Complex tools with many parameters or behaviors need more documentation. Simple tools need less. This dimension scales expectations accordingly.

Parameters3/5

Does the description clarify parameter syntax, constraints, interactions, or defaults beyond what the schema provides?

Schema description coverage is 0%, so the description must compensate. It lists all 7 parameters with brief explanations (e.g., 'url: WordPress site URL'), adding meaning beyond the schema's titles. However, the explanations are minimal (e.g., 'enumerate: Enumeration options (ap=all plugins, at=all themes, etc.)' lacks full details), and it doesn't cover defaults or required parameters. It partially compensates but doesn't fully bridge the coverage gap.

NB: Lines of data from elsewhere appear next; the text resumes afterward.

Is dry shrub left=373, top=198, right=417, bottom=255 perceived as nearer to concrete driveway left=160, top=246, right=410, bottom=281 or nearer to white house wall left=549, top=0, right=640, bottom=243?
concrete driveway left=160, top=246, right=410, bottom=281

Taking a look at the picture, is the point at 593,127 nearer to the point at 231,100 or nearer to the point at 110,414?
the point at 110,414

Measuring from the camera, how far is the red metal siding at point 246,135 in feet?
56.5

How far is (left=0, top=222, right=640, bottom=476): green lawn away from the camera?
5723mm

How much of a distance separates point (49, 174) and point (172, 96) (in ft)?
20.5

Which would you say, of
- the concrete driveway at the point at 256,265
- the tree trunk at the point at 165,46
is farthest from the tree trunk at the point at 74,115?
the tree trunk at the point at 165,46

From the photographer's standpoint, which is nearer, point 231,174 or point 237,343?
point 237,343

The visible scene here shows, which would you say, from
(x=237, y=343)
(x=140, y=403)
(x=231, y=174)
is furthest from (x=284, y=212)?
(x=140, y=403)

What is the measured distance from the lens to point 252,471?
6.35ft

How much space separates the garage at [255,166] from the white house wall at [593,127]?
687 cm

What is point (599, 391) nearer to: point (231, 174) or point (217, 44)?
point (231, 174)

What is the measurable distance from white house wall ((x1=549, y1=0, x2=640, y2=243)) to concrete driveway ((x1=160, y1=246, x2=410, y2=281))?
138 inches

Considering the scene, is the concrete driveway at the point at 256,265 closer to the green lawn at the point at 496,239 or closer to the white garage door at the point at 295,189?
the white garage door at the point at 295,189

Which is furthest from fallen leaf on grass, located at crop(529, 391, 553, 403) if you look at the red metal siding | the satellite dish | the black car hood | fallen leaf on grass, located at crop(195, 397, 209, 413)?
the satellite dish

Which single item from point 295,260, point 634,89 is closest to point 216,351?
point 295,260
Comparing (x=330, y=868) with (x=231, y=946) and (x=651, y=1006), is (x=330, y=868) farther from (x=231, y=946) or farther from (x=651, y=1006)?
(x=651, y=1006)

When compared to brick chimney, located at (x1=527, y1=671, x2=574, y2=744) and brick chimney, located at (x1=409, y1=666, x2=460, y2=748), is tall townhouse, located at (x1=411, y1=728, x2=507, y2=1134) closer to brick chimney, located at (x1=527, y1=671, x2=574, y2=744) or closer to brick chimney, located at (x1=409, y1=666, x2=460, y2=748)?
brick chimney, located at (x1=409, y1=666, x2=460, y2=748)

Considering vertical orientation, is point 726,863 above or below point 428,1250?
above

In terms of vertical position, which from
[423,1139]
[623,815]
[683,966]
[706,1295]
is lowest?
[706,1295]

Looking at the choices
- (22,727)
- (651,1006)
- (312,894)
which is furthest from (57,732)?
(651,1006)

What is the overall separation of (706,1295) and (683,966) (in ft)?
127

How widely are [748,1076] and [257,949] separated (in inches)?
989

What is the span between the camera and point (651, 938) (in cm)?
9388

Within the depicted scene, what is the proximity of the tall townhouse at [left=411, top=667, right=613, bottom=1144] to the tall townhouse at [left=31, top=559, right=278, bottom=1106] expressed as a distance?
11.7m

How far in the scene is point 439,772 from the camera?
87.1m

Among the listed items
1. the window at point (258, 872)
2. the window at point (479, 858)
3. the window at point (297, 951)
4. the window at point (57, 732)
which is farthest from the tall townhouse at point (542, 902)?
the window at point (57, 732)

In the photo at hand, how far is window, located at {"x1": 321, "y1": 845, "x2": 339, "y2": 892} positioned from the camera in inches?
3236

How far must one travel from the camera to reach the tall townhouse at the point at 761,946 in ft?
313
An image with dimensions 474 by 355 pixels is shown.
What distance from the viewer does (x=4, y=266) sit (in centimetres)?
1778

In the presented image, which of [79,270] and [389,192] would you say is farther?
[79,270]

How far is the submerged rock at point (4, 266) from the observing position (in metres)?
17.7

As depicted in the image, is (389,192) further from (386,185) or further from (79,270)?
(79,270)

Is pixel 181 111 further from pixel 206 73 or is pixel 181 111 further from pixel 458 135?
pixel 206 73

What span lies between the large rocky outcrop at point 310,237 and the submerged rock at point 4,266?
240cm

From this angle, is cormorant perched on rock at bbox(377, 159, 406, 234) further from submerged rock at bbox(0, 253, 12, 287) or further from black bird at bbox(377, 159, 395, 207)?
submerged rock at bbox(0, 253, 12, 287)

Input schemas describe structure but not intent. Descriptions should explain non-obvious parameter relationships and valid value ranges.

Purpose4/5

Does the description clearly state what the tool does and how it differs from similar tools?

The description clearly states the tool's purpose: 'Execute WPScan for WordPress vulnerability analysis.' It specifies the verb ('Execute WPScan') and resource ('WordPress vulnerability analysis'), making it clear what the tool does. However, it doesn't explicitly differentiate from sibling tools like 'nikto_scan' or 'nuclei_scan' that might also perform vulnerability scanning, though WPScan is WordPress-specific.

Agents choose between tools based on descriptions. A clear purpose with a specific verb and resource helps agents select the right tool.

Usage Guidelines2/5

Does the description explain when to use this tool, when not to, or what alternatives exist?

The description provides no guidance on when to use this tool versus alternatives. It doesn't mention prerequisites (e.g., needing a WordPress site), exclusions (e.g., not for non-WordPress sites), or comparisons to siblings like 'nuclei_scan' (general) or 'nikto_scan' (web server). Usage is implied by the tool name and purpose but not explicitly stated.

Agents often have multiple tools that could apply. Explicit usage guidance like "use X instead of Y when Z" prevents misuse.